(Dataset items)
+ + + +
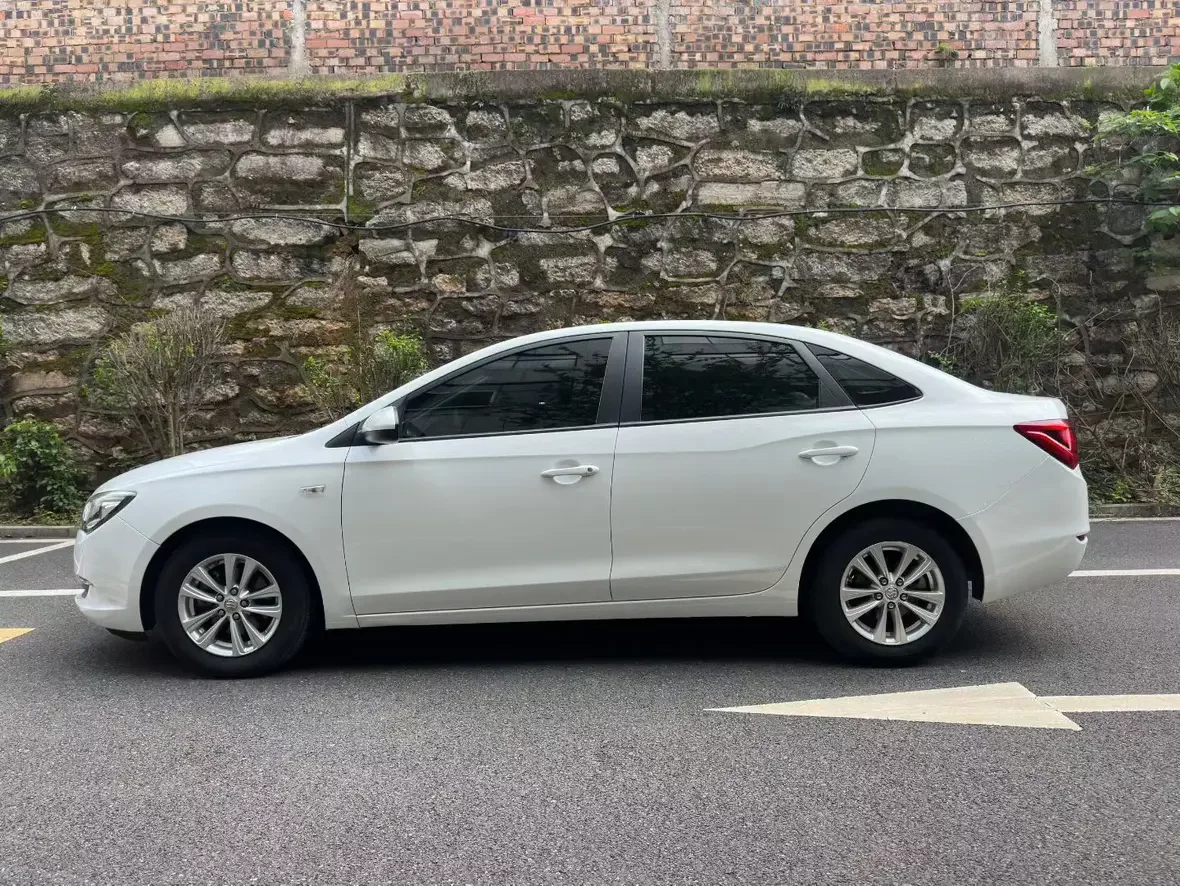 Buick Yinglang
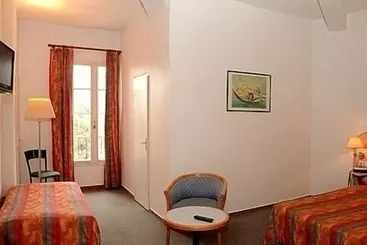 ホテル Le Terminus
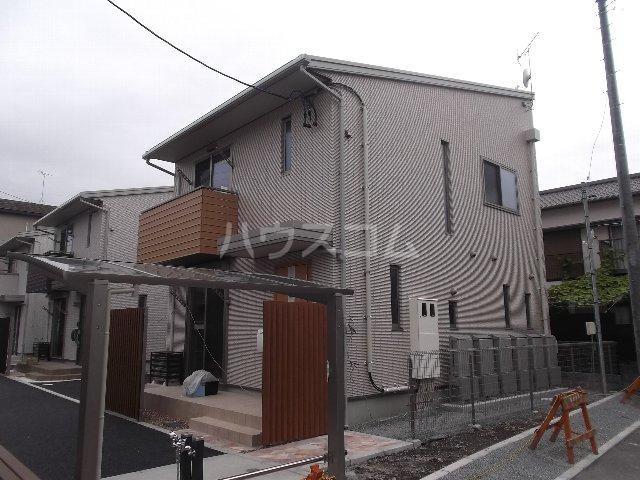 静岡県静岡市葵区 2階建 築10年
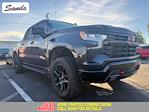 2022 Chevrolet Silverado 1500 Crew Cab 4WD Pickup for sale #260119A - photo 1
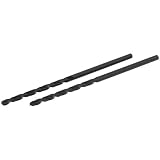 理研製鋼 鉄工用 ドリル 2.0mm 2本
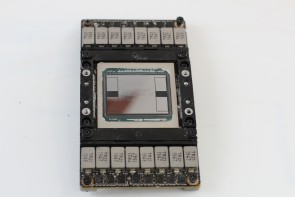 PG503 NVIDIA TESLA V100 SXM2 32GB GPU 699-2G503-0203-200 Graphics Accelerator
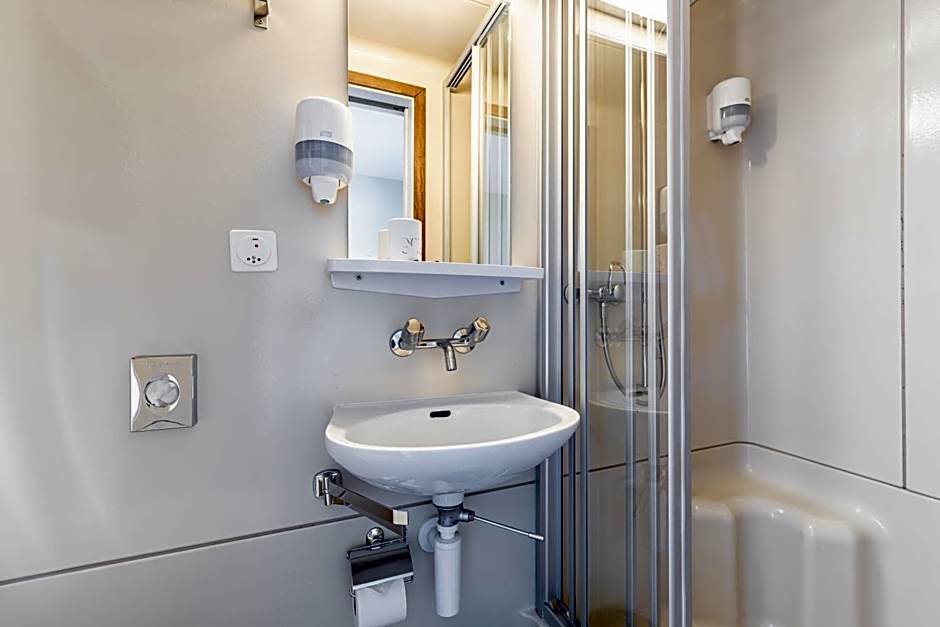 feRUS Hotel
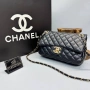 Chanel Дамска Чанта С Дълга Дръжка За През Рамо Шанел - Различни Цветове Код SK1431, снимка 10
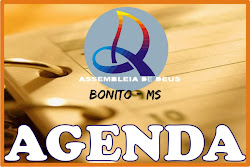 AGENDA SEMANAL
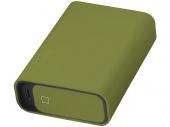 Внешний аккумулятор PB-4400, 4400 mAh (зеленый)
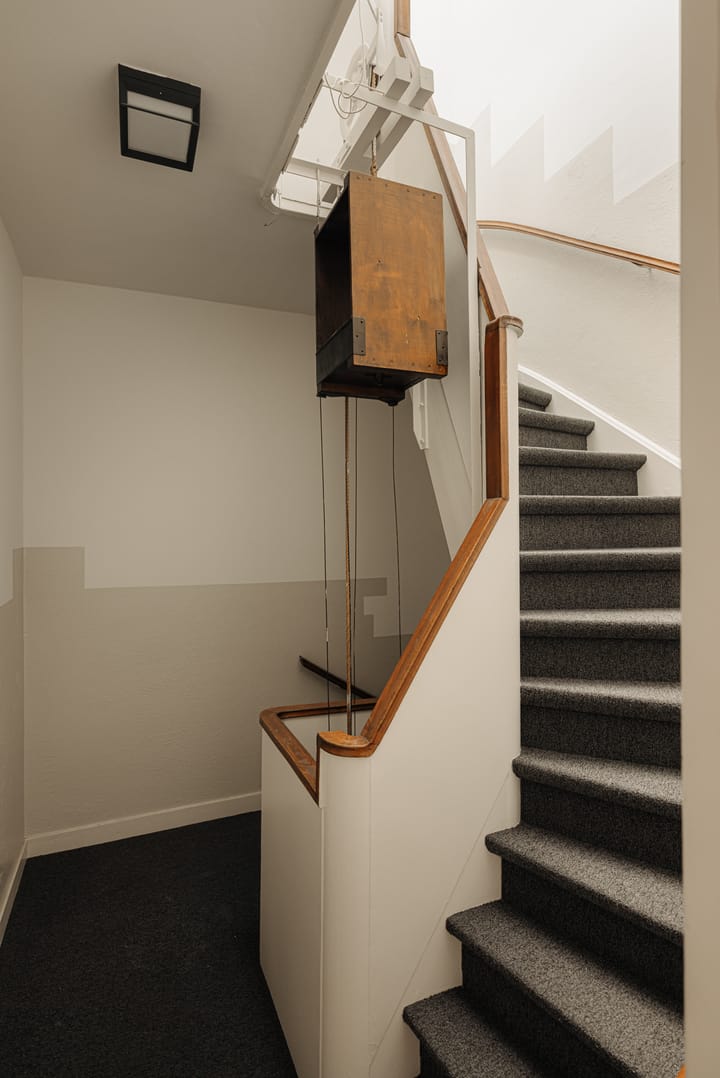 Foto 9 van Michelangelostraat 106-3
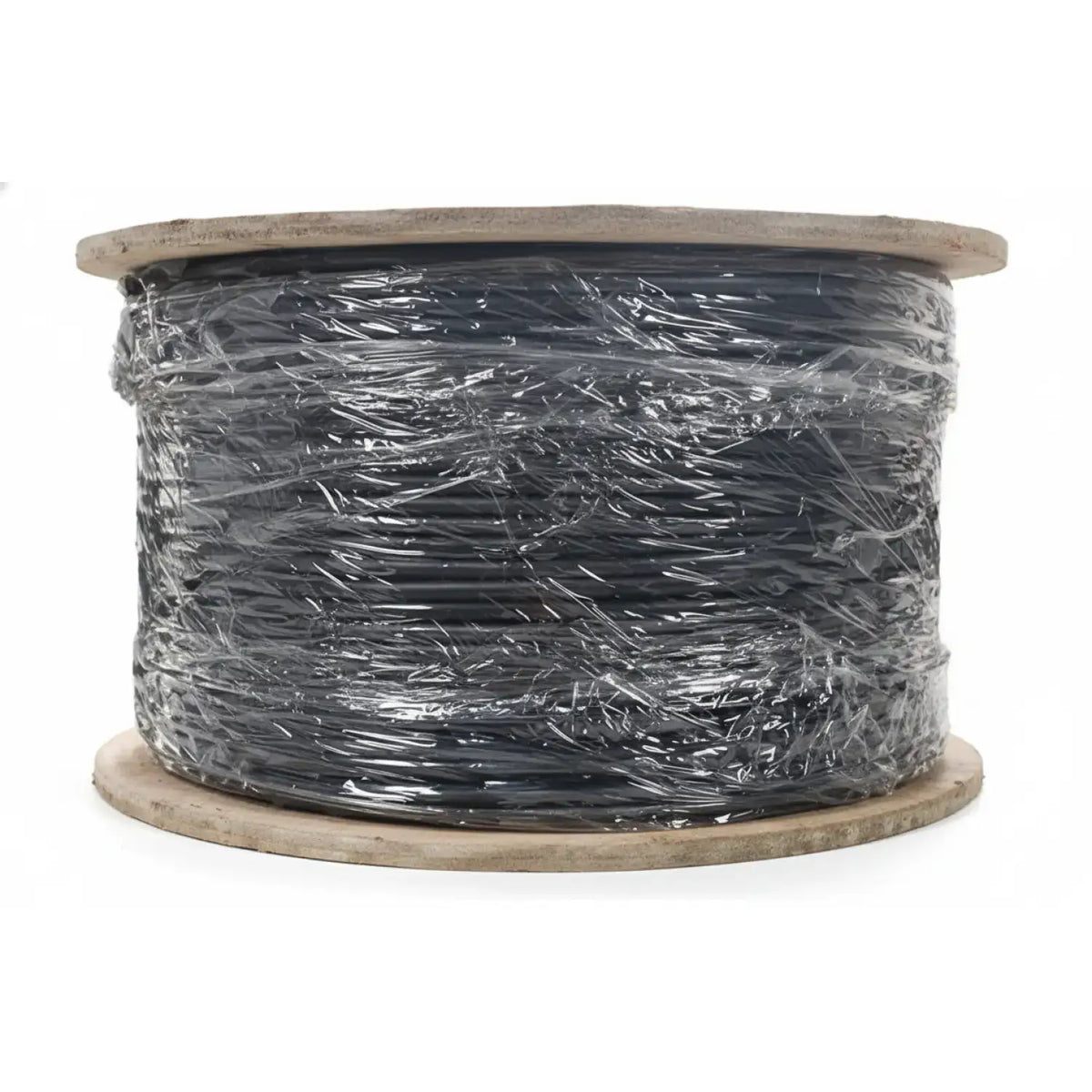 100ft ULECC 16AWG/2C Burial Electrical Wire Underground for Landscape Lighting - Low Voltage Wire
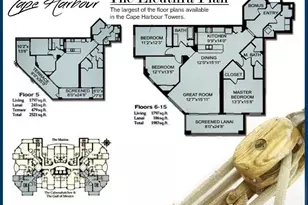 5781 Cape Harbour Dr, Cape Coral, FL 33914 - Photo 25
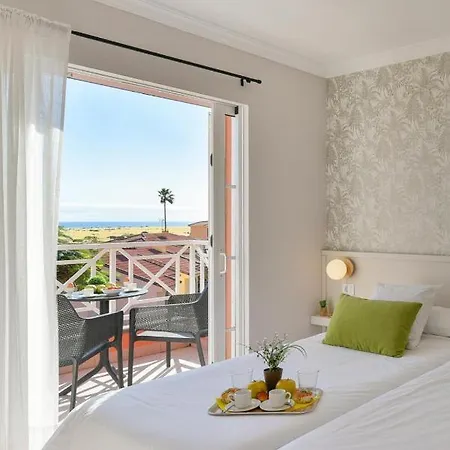 Santa Ana 15 By Villagrancanaria Плайя-дель-Инглес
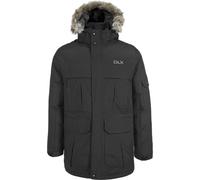 DLX Jacke Highland - Male Dlx Down Jacket Black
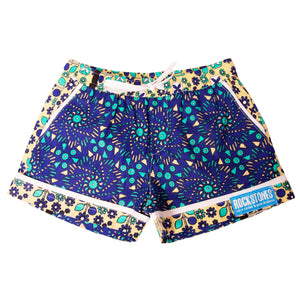 Girl's Beach and Bush Shorts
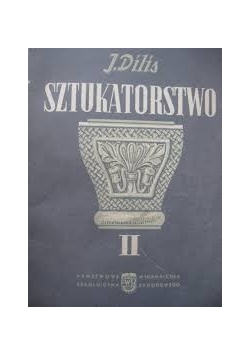 Sztukatorstwo II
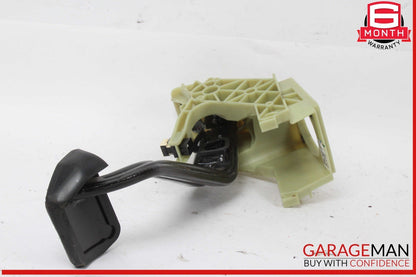 14-18 BMW X5 F15 Foot Stop Brake Pedal w/ Bracket 6791900-03 OEM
+ + + +
Task to complete
Output the records above as they stand, from the first line to the line with "100ft ULECC 16AWG/2C", inclusive, and exclude the pictures.

The completed task
 Buick Yinglang
 ホテル Le Terminus
 静岡県静岡市葵区 2階建 築10年
 2022 Chevrolet Silverado 1500 Crew Cab 4WD Pickup for sale #260119A - photo 1
 理研製鋼 鉄工用 ドリル 2.0mm 2本
 PG503 NVIDIA TESLA V100 SXM2 32GB GPU 699-2G503-0203-200 Graphics Accelerator
 feRUS Hotel
 Chanel Дамска Чанта С Дълга Дръжка За През Рамо Шанел - Различни Цветове Код SK1431, снимка 10
 AGENDA SEMANAL
 Внешний аккумулятор PB-4400, 4400 mAh (зеленый)
 Foto 9 van Michelangelostraat 106-3
 100ft ULECC 16AWG/2C Burial Electrical Wire Underground for Landscape Lighting - Low Voltage Wire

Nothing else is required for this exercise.